§ **Task goal**
No record may be left out; print them all verbatim.

= Beginning of Section =

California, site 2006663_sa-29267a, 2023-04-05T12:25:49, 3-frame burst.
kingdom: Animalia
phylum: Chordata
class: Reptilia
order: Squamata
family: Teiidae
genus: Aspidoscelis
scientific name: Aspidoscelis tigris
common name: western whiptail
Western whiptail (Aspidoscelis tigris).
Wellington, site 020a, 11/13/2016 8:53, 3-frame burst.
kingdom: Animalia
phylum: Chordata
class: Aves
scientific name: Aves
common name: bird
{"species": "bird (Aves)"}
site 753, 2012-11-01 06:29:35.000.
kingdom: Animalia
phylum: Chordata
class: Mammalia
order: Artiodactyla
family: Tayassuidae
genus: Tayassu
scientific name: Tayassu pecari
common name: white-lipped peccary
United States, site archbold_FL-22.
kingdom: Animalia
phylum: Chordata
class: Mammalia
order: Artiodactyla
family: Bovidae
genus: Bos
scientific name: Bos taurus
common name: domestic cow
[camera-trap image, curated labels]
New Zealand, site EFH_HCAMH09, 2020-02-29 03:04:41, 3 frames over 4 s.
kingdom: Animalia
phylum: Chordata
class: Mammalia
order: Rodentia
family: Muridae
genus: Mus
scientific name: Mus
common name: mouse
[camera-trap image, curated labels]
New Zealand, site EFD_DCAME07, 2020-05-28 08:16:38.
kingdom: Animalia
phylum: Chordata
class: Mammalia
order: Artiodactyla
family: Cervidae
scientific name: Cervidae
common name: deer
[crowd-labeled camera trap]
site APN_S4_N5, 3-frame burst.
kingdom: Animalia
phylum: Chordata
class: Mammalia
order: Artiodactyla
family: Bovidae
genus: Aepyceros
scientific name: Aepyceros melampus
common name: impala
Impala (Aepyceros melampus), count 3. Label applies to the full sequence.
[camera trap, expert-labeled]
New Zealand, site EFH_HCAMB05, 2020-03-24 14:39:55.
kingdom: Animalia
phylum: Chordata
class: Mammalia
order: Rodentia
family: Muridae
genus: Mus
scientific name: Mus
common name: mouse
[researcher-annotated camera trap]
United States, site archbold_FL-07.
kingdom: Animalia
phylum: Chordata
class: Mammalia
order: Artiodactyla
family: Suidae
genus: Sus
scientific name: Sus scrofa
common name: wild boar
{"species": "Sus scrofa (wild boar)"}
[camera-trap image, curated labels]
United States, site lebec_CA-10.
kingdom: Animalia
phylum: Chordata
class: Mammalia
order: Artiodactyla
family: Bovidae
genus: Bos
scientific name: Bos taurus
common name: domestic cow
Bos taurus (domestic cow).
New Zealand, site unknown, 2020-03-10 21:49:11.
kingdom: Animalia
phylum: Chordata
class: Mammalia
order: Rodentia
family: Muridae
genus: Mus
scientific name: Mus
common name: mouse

= End of Section =

§ **Solution to this problem**
California, site 2006663_sa-29267a, 2023-04-05T12:25:49, 3-frame burst.
kingdom: Animalia
phylum: Chordata
class: Reptilia
order: Squamata
family: Teiidae
genus: Aspidoscelis
scientific name: Aspidoscelis tigris
common name: western whiptail
Western whiptail (Aspidoscelis tigris).
Wellington, site 020a, 11/13/2016 8:53, 3-frame burst.
kingdom: Animalia
phylum: Chordata
class: Aves
scientific name: Aves
common name: bird
{"species": "bird (Aves)"}
site 753, 2012-11-01 06:29:35.000.
kingdom: Animalia
phylum: Chordata
class: Mammalia
order: Artiodactyla
family: Tayassuidae
genus: Tayassu
scientific name: Tayassu pecari
common name: white-lipped peccary
United States, site archbold_FL-22.
kingdom: Animalia
phylum: Chordata
class: Mammalia
order: Artiodactyla
family: Bovidae
genus: Bos
scientific name: Bos taurus
common name: domestic cow
[camera-trap image, curated labels]
New Zealand, site EFH_HCAMH09, 2020-02-29 03:04:41, 3 frames over 4 s.
kingdom: Animalia
phylum: Chordata
class: Mammalia
order: Rodentia
family: Muridae
genus: Mus
scientific name: Mus
common name: mouse
[camera-trap image, curated labels]
New Zealand, site EFD_DCAME07, 2020-05-28 08:16:38.
kingdom: Animalia
phylum: Chordata
class: Mammalia
order: Artiodactyla
family: Cervidae
scientific name: Cervidae
common name: deer
[crowd-labeled camera trap]
site APN_S4_N5, 3-frame burst.
kingdom: Animalia
phylum: Chordata
class: Mammalia
order: Artiodactyla
family: Bovidae
genus: Aepyceros
scientific name: Aepyceros melampus
common name: impala
Impala (Aepyceros melampus), count 3. Label applies to the full sequence.
[camera trap, expert-labeled]
New Zealand, site EFH_HCAMB05, 2020-03-24 14:39:55.
kingdom: Animalia
phylum: Chordata
class: Mammalia
order: Rodentia
family: Muridae
genus: Mus
scientific name: Mus
common name: mouse
[researcher-annotated camera trap]
United States, site archbold_FL-07.
kingdom: Animalia
phylum: Chordata
class: Mammalia
order: Artiodactyla
family: Suidae
genus: Sus
scientific name: Sus scrofa
common name: wild boar
{"species": "Sus scrofa (wild boar)"}
[camera-trap image, curated labels]
United States, site lebec_CA-10.
kingdom: Animalia
phylum: Chordata
class: Mammalia
order: Artiodactyla
family: Bovidae
genus: Bos
scientific name: Bos taurus
common name: domestic cow
Bos taurus (domestic cow).
New Zealand, site unknown, 2020-03-10 21:49:11.
kingdom: Animalia
phylum: Chordata
class: Mammalia
order: Rodentia
family: Muridae
genus: Mus
scientific name: Mus
common name: mouse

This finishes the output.